The Toilette incredibly resembles the artist’s other work Woman At Her Toilette. The piece Woman At Her Toilette illustrates a woman bathing in an abstract impressionism feel. Whereas The Toilette has a more classic post-impressionism style. Rather than blurring the details into one another, the artist decided to showcase the female figure bathing in more detail. Based on the similar setting, and attire, it is most likely that the two paintings are of the same woman. The question that is unanswered is whether Degas has based these pieces off of someone he knew, or his own imagination.
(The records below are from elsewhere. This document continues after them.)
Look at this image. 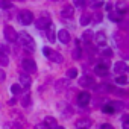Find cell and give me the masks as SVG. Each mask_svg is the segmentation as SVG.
Here are the masks:
<instances>
[{
	"mask_svg": "<svg viewBox=\"0 0 129 129\" xmlns=\"http://www.w3.org/2000/svg\"><path fill=\"white\" fill-rule=\"evenodd\" d=\"M32 84V79L29 76V73H20V87L21 88H29Z\"/></svg>",
	"mask_w": 129,
	"mask_h": 129,
	"instance_id": "cell-9",
	"label": "cell"
},
{
	"mask_svg": "<svg viewBox=\"0 0 129 129\" xmlns=\"http://www.w3.org/2000/svg\"><path fill=\"white\" fill-rule=\"evenodd\" d=\"M93 38H94V34H93V30H85V32L82 34V40H84L85 43H90Z\"/></svg>",
	"mask_w": 129,
	"mask_h": 129,
	"instance_id": "cell-19",
	"label": "cell"
},
{
	"mask_svg": "<svg viewBox=\"0 0 129 129\" xmlns=\"http://www.w3.org/2000/svg\"><path fill=\"white\" fill-rule=\"evenodd\" d=\"M0 53H2V55H8V47L3 46L2 43H0Z\"/></svg>",
	"mask_w": 129,
	"mask_h": 129,
	"instance_id": "cell-35",
	"label": "cell"
},
{
	"mask_svg": "<svg viewBox=\"0 0 129 129\" xmlns=\"http://www.w3.org/2000/svg\"><path fill=\"white\" fill-rule=\"evenodd\" d=\"M102 112H105V114H114L115 111H114V108L108 103V105H103V106H102Z\"/></svg>",
	"mask_w": 129,
	"mask_h": 129,
	"instance_id": "cell-27",
	"label": "cell"
},
{
	"mask_svg": "<svg viewBox=\"0 0 129 129\" xmlns=\"http://www.w3.org/2000/svg\"><path fill=\"white\" fill-rule=\"evenodd\" d=\"M55 129H66V127H62V126H56Z\"/></svg>",
	"mask_w": 129,
	"mask_h": 129,
	"instance_id": "cell-44",
	"label": "cell"
},
{
	"mask_svg": "<svg viewBox=\"0 0 129 129\" xmlns=\"http://www.w3.org/2000/svg\"><path fill=\"white\" fill-rule=\"evenodd\" d=\"M50 50H52V49H50V47H46V46H44V47H43V55H44V56H47V55H49V52H50Z\"/></svg>",
	"mask_w": 129,
	"mask_h": 129,
	"instance_id": "cell-41",
	"label": "cell"
},
{
	"mask_svg": "<svg viewBox=\"0 0 129 129\" xmlns=\"http://www.w3.org/2000/svg\"><path fill=\"white\" fill-rule=\"evenodd\" d=\"M12 5H11V2L9 0H0V8L2 9H8V8H11Z\"/></svg>",
	"mask_w": 129,
	"mask_h": 129,
	"instance_id": "cell-29",
	"label": "cell"
},
{
	"mask_svg": "<svg viewBox=\"0 0 129 129\" xmlns=\"http://www.w3.org/2000/svg\"><path fill=\"white\" fill-rule=\"evenodd\" d=\"M109 20L111 21H120L121 18H123V14L121 12H118V11H109Z\"/></svg>",
	"mask_w": 129,
	"mask_h": 129,
	"instance_id": "cell-16",
	"label": "cell"
},
{
	"mask_svg": "<svg viewBox=\"0 0 129 129\" xmlns=\"http://www.w3.org/2000/svg\"><path fill=\"white\" fill-rule=\"evenodd\" d=\"M17 41L21 43V46L27 50V52H34V47H35V43L32 40V37L27 34V32H20L17 35Z\"/></svg>",
	"mask_w": 129,
	"mask_h": 129,
	"instance_id": "cell-1",
	"label": "cell"
},
{
	"mask_svg": "<svg viewBox=\"0 0 129 129\" xmlns=\"http://www.w3.org/2000/svg\"><path fill=\"white\" fill-rule=\"evenodd\" d=\"M102 55H103V56H106V58H111V56H112V50H111V49H108V47H105V49L102 50Z\"/></svg>",
	"mask_w": 129,
	"mask_h": 129,
	"instance_id": "cell-32",
	"label": "cell"
},
{
	"mask_svg": "<svg viewBox=\"0 0 129 129\" xmlns=\"http://www.w3.org/2000/svg\"><path fill=\"white\" fill-rule=\"evenodd\" d=\"M46 30H47V40H49L50 43H55V41H56V38H55V30L52 29V26H50V27H47Z\"/></svg>",
	"mask_w": 129,
	"mask_h": 129,
	"instance_id": "cell-23",
	"label": "cell"
},
{
	"mask_svg": "<svg viewBox=\"0 0 129 129\" xmlns=\"http://www.w3.org/2000/svg\"><path fill=\"white\" fill-rule=\"evenodd\" d=\"M81 55H82V50H81V47H79V46H76V49L73 50V58H75V59H79V58H81Z\"/></svg>",
	"mask_w": 129,
	"mask_h": 129,
	"instance_id": "cell-30",
	"label": "cell"
},
{
	"mask_svg": "<svg viewBox=\"0 0 129 129\" xmlns=\"http://www.w3.org/2000/svg\"><path fill=\"white\" fill-rule=\"evenodd\" d=\"M3 129H21V126L15 121H8L3 124Z\"/></svg>",
	"mask_w": 129,
	"mask_h": 129,
	"instance_id": "cell-22",
	"label": "cell"
},
{
	"mask_svg": "<svg viewBox=\"0 0 129 129\" xmlns=\"http://www.w3.org/2000/svg\"><path fill=\"white\" fill-rule=\"evenodd\" d=\"M47 58H49V61L56 62V64L64 62V56H62L59 52H55V50H50V52H49V55H47Z\"/></svg>",
	"mask_w": 129,
	"mask_h": 129,
	"instance_id": "cell-8",
	"label": "cell"
},
{
	"mask_svg": "<svg viewBox=\"0 0 129 129\" xmlns=\"http://www.w3.org/2000/svg\"><path fill=\"white\" fill-rule=\"evenodd\" d=\"M99 129H114V126L112 124H109V123H105V124H100V127Z\"/></svg>",
	"mask_w": 129,
	"mask_h": 129,
	"instance_id": "cell-37",
	"label": "cell"
},
{
	"mask_svg": "<svg viewBox=\"0 0 129 129\" xmlns=\"http://www.w3.org/2000/svg\"><path fill=\"white\" fill-rule=\"evenodd\" d=\"M91 126V120L90 118H81L79 121H76V127L78 129H88Z\"/></svg>",
	"mask_w": 129,
	"mask_h": 129,
	"instance_id": "cell-12",
	"label": "cell"
},
{
	"mask_svg": "<svg viewBox=\"0 0 129 129\" xmlns=\"http://www.w3.org/2000/svg\"><path fill=\"white\" fill-rule=\"evenodd\" d=\"M105 8H106V11H111V9H112V5H111V3H106Z\"/></svg>",
	"mask_w": 129,
	"mask_h": 129,
	"instance_id": "cell-42",
	"label": "cell"
},
{
	"mask_svg": "<svg viewBox=\"0 0 129 129\" xmlns=\"http://www.w3.org/2000/svg\"><path fill=\"white\" fill-rule=\"evenodd\" d=\"M53 2H58V0H53Z\"/></svg>",
	"mask_w": 129,
	"mask_h": 129,
	"instance_id": "cell-45",
	"label": "cell"
},
{
	"mask_svg": "<svg viewBox=\"0 0 129 129\" xmlns=\"http://www.w3.org/2000/svg\"><path fill=\"white\" fill-rule=\"evenodd\" d=\"M5 78H6V73L3 72V69H0V82H3Z\"/></svg>",
	"mask_w": 129,
	"mask_h": 129,
	"instance_id": "cell-40",
	"label": "cell"
},
{
	"mask_svg": "<svg viewBox=\"0 0 129 129\" xmlns=\"http://www.w3.org/2000/svg\"><path fill=\"white\" fill-rule=\"evenodd\" d=\"M100 6H103V2H102V0H97V2H93V8H100Z\"/></svg>",
	"mask_w": 129,
	"mask_h": 129,
	"instance_id": "cell-38",
	"label": "cell"
},
{
	"mask_svg": "<svg viewBox=\"0 0 129 129\" xmlns=\"http://www.w3.org/2000/svg\"><path fill=\"white\" fill-rule=\"evenodd\" d=\"M66 84H69V79H61V81H58L56 82V85H55V88L58 90V91H61V90H64L67 85Z\"/></svg>",
	"mask_w": 129,
	"mask_h": 129,
	"instance_id": "cell-21",
	"label": "cell"
},
{
	"mask_svg": "<svg viewBox=\"0 0 129 129\" xmlns=\"http://www.w3.org/2000/svg\"><path fill=\"white\" fill-rule=\"evenodd\" d=\"M21 91H23V88L20 87V84H14V85H11V93H12V94L17 96V94H20Z\"/></svg>",
	"mask_w": 129,
	"mask_h": 129,
	"instance_id": "cell-24",
	"label": "cell"
},
{
	"mask_svg": "<svg viewBox=\"0 0 129 129\" xmlns=\"http://www.w3.org/2000/svg\"><path fill=\"white\" fill-rule=\"evenodd\" d=\"M43 123H44V124H46L49 129H55V127L58 126V123H56V118H53V117H50V115H49V117H46Z\"/></svg>",
	"mask_w": 129,
	"mask_h": 129,
	"instance_id": "cell-13",
	"label": "cell"
},
{
	"mask_svg": "<svg viewBox=\"0 0 129 129\" xmlns=\"http://www.w3.org/2000/svg\"><path fill=\"white\" fill-rule=\"evenodd\" d=\"M106 72H108V67H105L103 64H99V66L94 67V73H96L97 76H105Z\"/></svg>",
	"mask_w": 129,
	"mask_h": 129,
	"instance_id": "cell-14",
	"label": "cell"
},
{
	"mask_svg": "<svg viewBox=\"0 0 129 129\" xmlns=\"http://www.w3.org/2000/svg\"><path fill=\"white\" fill-rule=\"evenodd\" d=\"M76 76H78V70H76V69L72 67V69L67 70V79H75Z\"/></svg>",
	"mask_w": 129,
	"mask_h": 129,
	"instance_id": "cell-26",
	"label": "cell"
},
{
	"mask_svg": "<svg viewBox=\"0 0 129 129\" xmlns=\"http://www.w3.org/2000/svg\"><path fill=\"white\" fill-rule=\"evenodd\" d=\"M75 6H78V8L85 6V0H75Z\"/></svg>",
	"mask_w": 129,
	"mask_h": 129,
	"instance_id": "cell-34",
	"label": "cell"
},
{
	"mask_svg": "<svg viewBox=\"0 0 129 129\" xmlns=\"http://www.w3.org/2000/svg\"><path fill=\"white\" fill-rule=\"evenodd\" d=\"M34 129H49V127H47L44 123H38V124H35V127H34Z\"/></svg>",
	"mask_w": 129,
	"mask_h": 129,
	"instance_id": "cell-39",
	"label": "cell"
},
{
	"mask_svg": "<svg viewBox=\"0 0 129 129\" xmlns=\"http://www.w3.org/2000/svg\"><path fill=\"white\" fill-rule=\"evenodd\" d=\"M102 18H103L102 12H96V14H94V21H96V23H100V21H102Z\"/></svg>",
	"mask_w": 129,
	"mask_h": 129,
	"instance_id": "cell-33",
	"label": "cell"
},
{
	"mask_svg": "<svg viewBox=\"0 0 129 129\" xmlns=\"http://www.w3.org/2000/svg\"><path fill=\"white\" fill-rule=\"evenodd\" d=\"M90 21H91V15H90L88 12H84V14L81 15V18H79L81 26H87V24H90Z\"/></svg>",
	"mask_w": 129,
	"mask_h": 129,
	"instance_id": "cell-18",
	"label": "cell"
},
{
	"mask_svg": "<svg viewBox=\"0 0 129 129\" xmlns=\"http://www.w3.org/2000/svg\"><path fill=\"white\" fill-rule=\"evenodd\" d=\"M90 100H91V96H90V93H87V91H84V93H81V94L78 96V103H79V106H87V105L90 103Z\"/></svg>",
	"mask_w": 129,
	"mask_h": 129,
	"instance_id": "cell-10",
	"label": "cell"
},
{
	"mask_svg": "<svg viewBox=\"0 0 129 129\" xmlns=\"http://www.w3.org/2000/svg\"><path fill=\"white\" fill-rule=\"evenodd\" d=\"M127 118H129L127 115H124V117H123V129H129V123H127Z\"/></svg>",
	"mask_w": 129,
	"mask_h": 129,
	"instance_id": "cell-36",
	"label": "cell"
},
{
	"mask_svg": "<svg viewBox=\"0 0 129 129\" xmlns=\"http://www.w3.org/2000/svg\"><path fill=\"white\" fill-rule=\"evenodd\" d=\"M21 67L27 73H35L37 72V64H35V61L34 59H29V58H26V59L21 61Z\"/></svg>",
	"mask_w": 129,
	"mask_h": 129,
	"instance_id": "cell-4",
	"label": "cell"
},
{
	"mask_svg": "<svg viewBox=\"0 0 129 129\" xmlns=\"http://www.w3.org/2000/svg\"><path fill=\"white\" fill-rule=\"evenodd\" d=\"M94 40H96V43H97L99 46H103V44L106 43V35H105L103 32H97V34L94 35Z\"/></svg>",
	"mask_w": 129,
	"mask_h": 129,
	"instance_id": "cell-17",
	"label": "cell"
},
{
	"mask_svg": "<svg viewBox=\"0 0 129 129\" xmlns=\"http://www.w3.org/2000/svg\"><path fill=\"white\" fill-rule=\"evenodd\" d=\"M115 84L117 85H126L127 84V76L126 75H118L115 78Z\"/></svg>",
	"mask_w": 129,
	"mask_h": 129,
	"instance_id": "cell-20",
	"label": "cell"
},
{
	"mask_svg": "<svg viewBox=\"0 0 129 129\" xmlns=\"http://www.w3.org/2000/svg\"><path fill=\"white\" fill-rule=\"evenodd\" d=\"M79 85L81 87H85V88H94L96 87V82L90 76H81L79 78Z\"/></svg>",
	"mask_w": 129,
	"mask_h": 129,
	"instance_id": "cell-6",
	"label": "cell"
},
{
	"mask_svg": "<svg viewBox=\"0 0 129 129\" xmlns=\"http://www.w3.org/2000/svg\"><path fill=\"white\" fill-rule=\"evenodd\" d=\"M18 21L21 23V24H24V26H27V24H30L32 21H34V14L30 12V11H20L18 12Z\"/></svg>",
	"mask_w": 129,
	"mask_h": 129,
	"instance_id": "cell-2",
	"label": "cell"
},
{
	"mask_svg": "<svg viewBox=\"0 0 129 129\" xmlns=\"http://www.w3.org/2000/svg\"><path fill=\"white\" fill-rule=\"evenodd\" d=\"M114 72L118 73V75H124V73L127 72V66H126L123 61H118L115 66H114Z\"/></svg>",
	"mask_w": 129,
	"mask_h": 129,
	"instance_id": "cell-11",
	"label": "cell"
},
{
	"mask_svg": "<svg viewBox=\"0 0 129 129\" xmlns=\"http://www.w3.org/2000/svg\"><path fill=\"white\" fill-rule=\"evenodd\" d=\"M58 40H59L62 44H69L70 40H72V35H70V32H69L67 29H61V30L58 32Z\"/></svg>",
	"mask_w": 129,
	"mask_h": 129,
	"instance_id": "cell-7",
	"label": "cell"
},
{
	"mask_svg": "<svg viewBox=\"0 0 129 129\" xmlns=\"http://www.w3.org/2000/svg\"><path fill=\"white\" fill-rule=\"evenodd\" d=\"M15 102H17V99H11V100H9V105H14Z\"/></svg>",
	"mask_w": 129,
	"mask_h": 129,
	"instance_id": "cell-43",
	"label": "cell"
},
{
	"mask_svg": "<svg viewBox=\"0 0 129 129\" xmlns=\"http://www.w3.org/2000/svg\"><path fill=\"white\" fill-rule=\"evenodd\" d=\"M21 105H23L24 108H27V106L30 105V96H24V97L21 99Z\"/></svg>",
	"mask_w": 129,
	"mask_h": 129,
	"instance_id": "cell-31",
	"label": "cell"
},
{
	"mask_svg": "<svg viewBox=\"0 0 129 129\" xmlns=\"http://www.w3.org/2000/svg\"><path fill=\"white\" fill-rule=\"evenodd\" d=\"M73 12H75L73 6H72V5H67V6H64V8H62L61 15H62V17H73Z\"/></svg>",
	"mask_w": 129,
	"mask_h": 129,
	"instance_id": "cell-15",
	"label": "cell"
},
{
	"mask_svg": "<svg viewBox=\"0 0 129 129\" xmlns=\"http://www.w3.org/2000/svg\"><path fill=\"white\" fill-rule=\"evenodd\" d=\"M8 64H9V59H8V56L0 53V66H2V67H5V66H8Z\"/></svg>",
	"mask_w": 129,
	"mask_h": 129,
	"instance_id": "cell-28",
	"label": "cell"
},
{
	"mask_svg": "<svg viewBox=\"0 0 129 129\" xmlns=\"http://www.w3.org/2000/svg\"><path fill=\"white\" fill-rule=\"evenodd\" d=\"M109 105H111V106L114 108V111H120L121 108H124V105H123V102H120V100H117V102L114 100V102H111Z\"/></svg>",
	"mask_w": 129,
	"mask_h": 129,
	"instance_id": "cell-25",
	"label": "cell"
},
{
	"mask_svg": "<svg viewBox=\"0 0 129 129\" xmlns=\"http://www.w3.org/2000/svg\"><path fill=\"white\" fill-rule=\"evenodd\" d=\"M50 24H52V21H50V17H49V14H46V15H43V17H40L37 21H35V26H37V29H40V30H46L47 27H50Z\"/></svg>",
	"mask_w": 129,
	"mask_h": 129,
	"instance_id": "cell-3",
	"label": "cell"
},
{
	"mask_svg": "<svg viewBox=\"0 0 129 129\" xmlns=\"http://www.w3.org/2000/svg\"><path fill=\"white\" fill-rule=\"evenodd\" d=\"M3 34H5V38L9 41V43H15L17 41V30L12 27V26H5V29H3Z\"/></svg>",
	"mask_w": 129,
	"mask_h": 129,
	"instance_id": "cell-5",
	"label": "cell"
}]
</instances>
The woman within the painting is standing while leaning forwards upon a teal coloured bowl. The woman is completely nude from the waist upwards with a glimpse of her breasts. Upon her hips lays a white chiffon dress that falls towards the floor that covers her backside. As the woman is leaning towards the counter, the viewer is unable to see her face as her light brown hair covers her face. Degas places a light source near the back of the room and illuminates her body. He showcases the exact curves and folds in the woman’s body as he highlights and contrasts the frame. He shades her spinal cord to show the dimension within her back. He also shades her hips and shoulders to contour her body. The artist uses immense precision to illustrate the woman’s body.
It seems as if the counter she Is leaning upon doubles as her vanity. A yellow-orange hairbrush is seen near the right of the counter. As well, an array of different coloured bottles in front of the mirror are present. A teal blue colour outlines the frame of the mirror. The actual mirror itself reflects the rest of the room.
To the right of the artwork, curtains fill the canvas in different shades and textures. A velvet golden green and orange curtain is filled with a flowery pattern. Another curtain right next to it in a dark burgundy brown flows alongside. Finally, the walls are coloured in a simple white hue. Yet, Degas works to give it dimension and shape by using linear brush strokes to elongate the walls. The dress that hugs the woman’s hips is darkened with hues of blue and grey. While the dress was portrayed as white within the other artwork titled Woman At Her Toilette.